Be prepared to define each bias precisely and provide a specific, clinically credible emergency medicine example. Vague or anaesthetic/surgical examples will not demonstrate sufficient currency in emergency practice.

OSCE and Clinical Applications

In OSCE stations involving a diagnostic reasoning challenge, collapsed or undifferentiated presentations, or cases with a "misleading" framing (e.g., psychiatric patient with organic pathology, known addict presenting with pain), the examiner is specifically assessing whether the candidate: - Recognises when prior labelling may be distorting their assessment - Actively generates a broad differential rather than accepting the offered frame - Demonstrates a structured, systematic approach even under time pressure - Can articulate why a particular error might occur, not just that it occurred

Disposition and Safety-Netting

Cognitive bias does not end at diagnosis - it extends to disposition. Common errors include: - Anchoring on admission avoidance in a system under pressure, leading to inappropriate discharge - Availability bias inflating or deflating perceived risk at the time of discharge decision - Affective bias toward patients who are perceived as demanding or difficult

Safe discharge requires the same metacognitive vigilance as initial diagnosis. A structured reassessment, explicit safety-netting instructions, and a clear documented decision rationale are both clinical and medicolegal protections.

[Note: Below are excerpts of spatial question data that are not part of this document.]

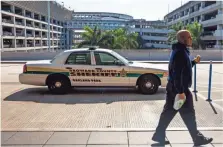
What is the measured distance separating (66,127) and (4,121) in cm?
149

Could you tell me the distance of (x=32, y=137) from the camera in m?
4.32

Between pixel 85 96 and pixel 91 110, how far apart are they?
5.63ft

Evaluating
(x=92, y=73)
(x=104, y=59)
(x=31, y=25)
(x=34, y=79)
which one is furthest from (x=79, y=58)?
A: (x=31, y=25)

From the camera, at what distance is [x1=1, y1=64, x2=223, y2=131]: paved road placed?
16.4ft

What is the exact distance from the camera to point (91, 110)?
6.11 metres

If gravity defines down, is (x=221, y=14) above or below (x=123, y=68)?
above

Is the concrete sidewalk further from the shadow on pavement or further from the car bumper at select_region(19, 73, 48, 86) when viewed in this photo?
the car bumper at select_region(19, 73, 48, 86)

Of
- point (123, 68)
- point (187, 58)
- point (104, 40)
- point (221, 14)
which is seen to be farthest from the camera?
point (221, 14)

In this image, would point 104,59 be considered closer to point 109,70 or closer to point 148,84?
point 109,70

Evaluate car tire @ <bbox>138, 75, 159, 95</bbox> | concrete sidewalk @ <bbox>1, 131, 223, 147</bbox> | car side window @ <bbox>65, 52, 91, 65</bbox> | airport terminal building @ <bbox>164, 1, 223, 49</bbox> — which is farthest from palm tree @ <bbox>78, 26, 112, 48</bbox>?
concrete sidewalk @ <bbox>1, 131, 223, 147</bbox>

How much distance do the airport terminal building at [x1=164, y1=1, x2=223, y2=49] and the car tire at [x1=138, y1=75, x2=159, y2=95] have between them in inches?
1865

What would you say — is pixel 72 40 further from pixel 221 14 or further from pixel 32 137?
pixel 32 137

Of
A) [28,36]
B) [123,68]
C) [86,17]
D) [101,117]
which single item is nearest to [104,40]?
[123,68]

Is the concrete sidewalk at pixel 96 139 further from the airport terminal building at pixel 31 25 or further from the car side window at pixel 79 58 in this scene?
the airport terminal building at pixel 31 25
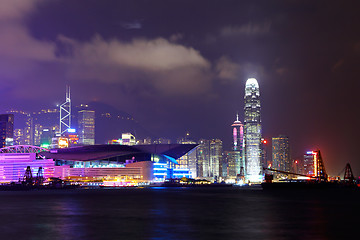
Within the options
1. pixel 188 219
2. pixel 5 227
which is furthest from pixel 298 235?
pixel 5 227

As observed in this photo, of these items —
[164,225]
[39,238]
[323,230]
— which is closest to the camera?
[39,238]

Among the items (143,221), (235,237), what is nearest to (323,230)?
(235,237)

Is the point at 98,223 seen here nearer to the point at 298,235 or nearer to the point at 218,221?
the point at 218,221

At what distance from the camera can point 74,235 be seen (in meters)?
44.9

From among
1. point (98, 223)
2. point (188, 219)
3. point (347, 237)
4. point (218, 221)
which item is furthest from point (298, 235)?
point (98, 223)

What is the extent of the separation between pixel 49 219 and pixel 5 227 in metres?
10.6

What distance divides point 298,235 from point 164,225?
15.9m

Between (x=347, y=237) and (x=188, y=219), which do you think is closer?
(x=347, y=237)

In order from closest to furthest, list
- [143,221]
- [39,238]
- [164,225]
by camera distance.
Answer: [39,238]
[164,225]
[143,221]

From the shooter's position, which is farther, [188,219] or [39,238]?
[188,219]

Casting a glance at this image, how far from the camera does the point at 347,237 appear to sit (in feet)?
142

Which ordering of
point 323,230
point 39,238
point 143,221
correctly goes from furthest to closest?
point 143,221, point 323,230, point 39,238

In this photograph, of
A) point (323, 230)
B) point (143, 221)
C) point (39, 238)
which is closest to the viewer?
point (39, 238)

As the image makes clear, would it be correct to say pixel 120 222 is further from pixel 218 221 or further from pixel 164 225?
pixel 218 221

Second Victim and Institutional Context

Cognitive errors that result in adverse outcomes can produce profound professional and psychological distress - the "second victim" phenomenon. Emergency departments should maintain formal structures for: - Post-event peer debriefing - Case review to identify whether systemic cognitive error contributed - Supportive pathways (peer support, psychology, employee assistance) for affected clinicians

Recognition of cognitive bias is a patient safety imperative and a professional competency expected at the fellowship level.